What is the Obama administration’s deferred action program?

by George Barron

On June 15, 2011, the Obama administration announced that is would stop deporting certain undocumented immigrants, specifically undocumented immigrants who entered the US when they were children and have been here for a specific length of time – and that it would let those immigrants get permission to work in the US.

Let’s start with what the Obama administration’s deferred action is not.  It is not amnesty.  It is not the Dream Act.  It is not a path to permanent residence or citizenship.

The Obama administration’s deferred action plan is available for aliens in removal proceedings, and will be made available for aliens who are not in removal proceedings, through some type of application process with the USCIS.  We do not yet know what this will look like, or what the application process will involve.

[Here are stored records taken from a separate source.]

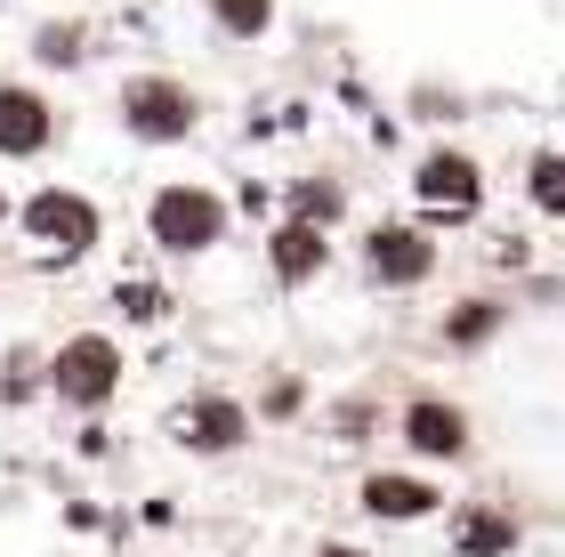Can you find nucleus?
Here are the masks:
<instances>
[{
    "mask_svg": "<svg viewBox=\"0 0 565 557\" xmlns=\"http://www.w3.org/2000/svg\"><path fill=\"white\" fill-rule=\"evenodd\" d=\"M33 388H49V356L41 347H9V364H0V404H24Z\"/></svg>",
    "mask_w": 565,
    "mask_h": 557,
    "instance_id": "obj_16",
    "label": "nucleus"
},
{
    "mask_svg": "<svg viewBox=\"0 0 565 557\" xmlns=\"http://www.w3.org/2000/svg\"><path fill=\"white\" fill-rule=\"evenodd\" d=\"M404 444H413L420 461H460V452H469V413H460L452 396H413L404 404Z\"/></svg>",
    "mask_w": 565,
    "mask_h": 557,
    "instance_id": "obj_9",
    "label": "nucleus"
},
{
    "mask_svg": "<svg viewBox=\"0 0 565 557\" xmlns=\"http://www.w3.org/2000/svg\"><path fill=\"white\" fill-rule=\"evenodd\" d=\"M364 283L372 291H420L428 275H436V243L420 235V226H404V218H388V226H372L364 235Z\"/></svg>",
    "mask_w": 565,
    "mask_h": 557,
    "instance_id": "obj_7",
    "label": "nucleus"
},
{
    "mask_svg": "<svg viewBox=\"0 0 565 557\" xmlns=\"http://www.w3.org/2000/svg\"><path fill=\"white\" fill-rule=\"evenodd\" d=\"M121 388V347L106 332H73L57 356H49V396L73 404V413H106Z\"/></svg>",
    "mask_w": 565,
    "mask_h": 557,
    "instance_id": "obj_6",
    "label": "nucleus"
},
{
    "mask_svg": "<svg viewBox=\"0 0 565 557\" xmlns=\"http://www.w3.org/2000/svg\"><path fill=\"white\" fill-rule=\"evenodd\" d=\"M501 332V308L493 299H460V308L445 315V347H460V356H469V347H484Z\"/></svg>",
    "mask_w": 565,
    "mask_h": 557,
    "instance_id": "obj_14",
    "label": "nucleus"
},
{
    "mask_svg": "<svg viewBox=\"0 0 565 557\" xmlns=\"http://www.w3.org/2000/svg\"><path fill=\"white\" fill-rule=\"evenodd\" d=\"M282 218H307V226H340L348 218V194L331 179H291L282 186Z\"/></svg>",
    "mask_w": 565,
    "mask_h": 557,
    "instance_id": "obj_13",
    "label": "nucleus"
},
{
    "mask_svg": "<svg viewBox=\"0 0 565 557\" xmlns=\"http://www.w3.org/2000/svg\"><path fill=\"white\" fill-rule=\"evenodd\" d=\"M299 404H307V388H299V379H275V388L259 396V413H267V420H291Z\"/></svg>",
    "mask_w": 565,
    "mask_h": 557,
    "instance_id": "obj_21",
    "label": "nucleus"
},
{
    "mask_svg": "<svg viewBox=\"0 0 565 557\" xmlns=\"http://www.w3.org/2000/svg\"><path fill=\"white\" fill-rule=\"evenodd\" d=\"M114 308L130 315V323H162V315H170V291L146 283V275H121V283H114Z\"/></svg>",
    "mask_w": 565,
    "mask_h": 557,
    "instance_id": "obj_17",
    "label": "nucleus"
},
{
    "mask_svg": "<svg viewBox=\"0 0 565 557\" xmlns=\"http://www.w3.org/2000/svg\"><path fill=\"white\" fill-rule=\"evenodd\" d=\"M57 138V106L33 82H0V162H33Z\"/></svg>",
    "mask_w": 565,
    "mask_h": 557,
    "instance_id": "obj_8",
    "label": "nucleus"
},
{
    "mask_svg": "<svg viewBox=\"0 0 565 557\" xmlns=\"http://www.w3.org/2000/svg\"><path fill=\"white\" fill-rule=\"evenodd\" d=\"M114 114H121V130H130L138 146H186L194 121H202L194 89L178 82V73H130L121 97H114Z\"/></svg>",
    "mask_w": 565,
    "mask_h": 557,
    "instance_id": "obj_3",
    "label": "nucleus"
},
{
    "mask_svg": "<svg viewBox=\"0 0 565 557\" xmlns=\"http://www.w3.org/2000/svg\"><path fill=\"white\" fill-rule=\"evenodd\" d=\"M316 557H364V549H355V542H323Z\"/></svg>",
    "mask_w": 565,
    "mask_h": 557,
    "instance_id": "obj_22",
    "label": "nucleus"
},
{
    "mask_svg": "<svg viewBox=\"0 0 565 557\" xmlns=\"http://www.w3.org/2000/svg\"><path fill=\"white\" fill-rule=\"evenodd\" d=\"M518 542H525V525L493 510V501H460L452 510V557H518Z\"/></svg>",
    "mask_w": 565,
    "mask_h": 557,
    "instance_id": "obj_11",
    "label": "nucleus"
},
{
    "mask_svg": "<svg viewBox=\"0 0 565 557\" xmlns=\"http://www.w3.org/2000/svg\"><path fill=\"white\" fill-rule=\"evenodd\" d=\"M372 420H380V413H372V396H348V404H331V420H323V428H331V444H364V437H372Z\"/></svg>",
    "mask_w": 565,
    "mask_h": 557,
    "instance_id": "obj_19",
    "label": "nucleus"
},
{
    "mask_svg": "<svg viewBox=\"0 0 565 557\" xmlns=\"http://www.w3.org/2000/svg\"><path fill=\"white\" fill-rule=\"evenodd\" d=\"M17 226H24V243H33L49 267H73V259H89V250L106 243V211H97L89 194H73V186H41L17 211Z\"/></svg>",
    "mask_w": 565,
    "mask_h": 557,
    "instance_id": "obj_1",
    "label": "nucleus"
},
{
    "mask_svg": "<svg viewBox=\"0 0 565 557\" xmlns=\"http://www.w3.org/2000/svg\"><path fill=\"white\" fill-rule=\"evenodd\" d=\"M436 510H445V493L413 469H372L364 476V517H380V525H420Z\"/></svg>",
    "mask_w": 565,
    "mask_h": 557,
    "instance_id": "obj_10",
    "label": "nucleus"
},
{
    "mask_svg": "<svg viewBox=\"0 0 565 557\" xmlns=\"http://www.w3.org/2000/svg\"><path fill=\"white\" fill-rule=\"evenodd\" d=\"M525 202H533L542 218H565V146L525 162Z\"/></svg>",
    "mask_w": 565,
    "mask_h": 557,
    "instance_id": "obj_15",
    "label": "nucleus"
},
{
    "mask_svg": "<svg viewBox=\"0 0 565 557\" xmlns=\"http://www.w3.org/2000/svg\"><path fill=\"white\" fill-rule=\"evenodd\" d=\"M413 202L436 226H469L484 211V162L460 154V146H428V154L413 162Z\"/></svg>",
    "mask_w": 565,
    "mask_h": 557,
    "instance_id": "obj_5",
    "label": "nucleus"
},
{
    "mask_svg": "<svg viewBox=\"0 0 565 557\" xmlns=\"http://www.w3.org/2000/svg\"><path fill=\"white\" fill-rule=\"evenodd\" d=\"M211 24H226L235 41H259L275 24V0H211Z\"/></svg>",
    "mask_w": 565,
    "mask_h": 557,
    "instance_id": "obj_18",
    "label": "nucleus"
},
{
    "mask_svg": "<svg viewBox=\"0 0 565 557\" xmlns=\"http://www.w3.org/2000/svg\"><path fill=\"white\" fill-rule=\"evenodd\" d=\"M146 235L170 250V259H202V250L226 243V194L178 179V186H153L146 202Z\"/></svg>",
    "mask_w": 565,
    "mask_h": 557,
    "instance_id": "obj_2",
    "label": "nucleus"
},
{
    "mask_svg": "<svg viewBox=\"0 0 565 557\" xmlns=\"http://www.w3.org/2000/svg\"><path fill=\"white\" fill-rule=\"evenodd\" d=\"M267 267H275V283H316V275L331 267V243H323V226H307V218H282L275 235H267Z\"/></svg>",
    "mask_w": 565,
    "mask_h": 557,
    "instance_id": "obj_12",
    "label": "nucleus"
},
{
    "mask_svg": "<svg viewBox=\"0 0 565 557\" xmlns=\"http://www.w3.org/2000/svg\"><path fill=\"white\" fill-rule=\"evenodd\" d=\"M0 218H9V194H0Z\"/></svg>",
    "mask_w": 565,
    "mask_h": 557,
    "instance_id": "obj_23",
    "label": "nucleus"
},
{
    "mask_svg": "<svg viewBox=\"0 0 565 557\" xmlns=\"http://www.w3.org/2000/svg\"><path fill=\"white\" fill-rule=\"evenodd\" d=\"M162 437L178 452H194V461H218V452H243L250 444V404H235L226 388H194L178 396L162 413Z\"/></svg>",
    "mask_w": 565,
    "mask_h": 557,
    "instance_id": "obj_4",
    "label": "nucleus"
},
{
    "mask_svg": "<svg viewBox=\"0 0 565 557\" xmlns=\"http://www.w3.org/2000/svg\"><path fill=\"white\" fill-rule=\"evenodd\" d=\"M41 65H82V24H41Z\"/></svg>",
    "mask_w": 565,
    "mask_h": 557,
    "instance_id": "obj_20",
    "label": "nucleus"
}]
</instances>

We do know that applicants will need proof that they have been in the US for the specified time, and proof that they are in school or that they finished school.

Immigrants may apply for a two-year renewable grant of “deferred action” if they entered the United States before age 16; are younger than 30; have lived continuously in the United States for at least five years; have not been convicted of a felony or significant misdemeanor; and are currently in school, have graduated from high school or earned a GED, or served in the military.

There are millions of people in the United States who were brought here by their parents as children, many of whom do not even know their home country.  We as a nation should give these individuals a chance to participate fully in this society.  The Obama administration’s deferred action plan is a small step in the right direction.  Hopefully more steps will follow.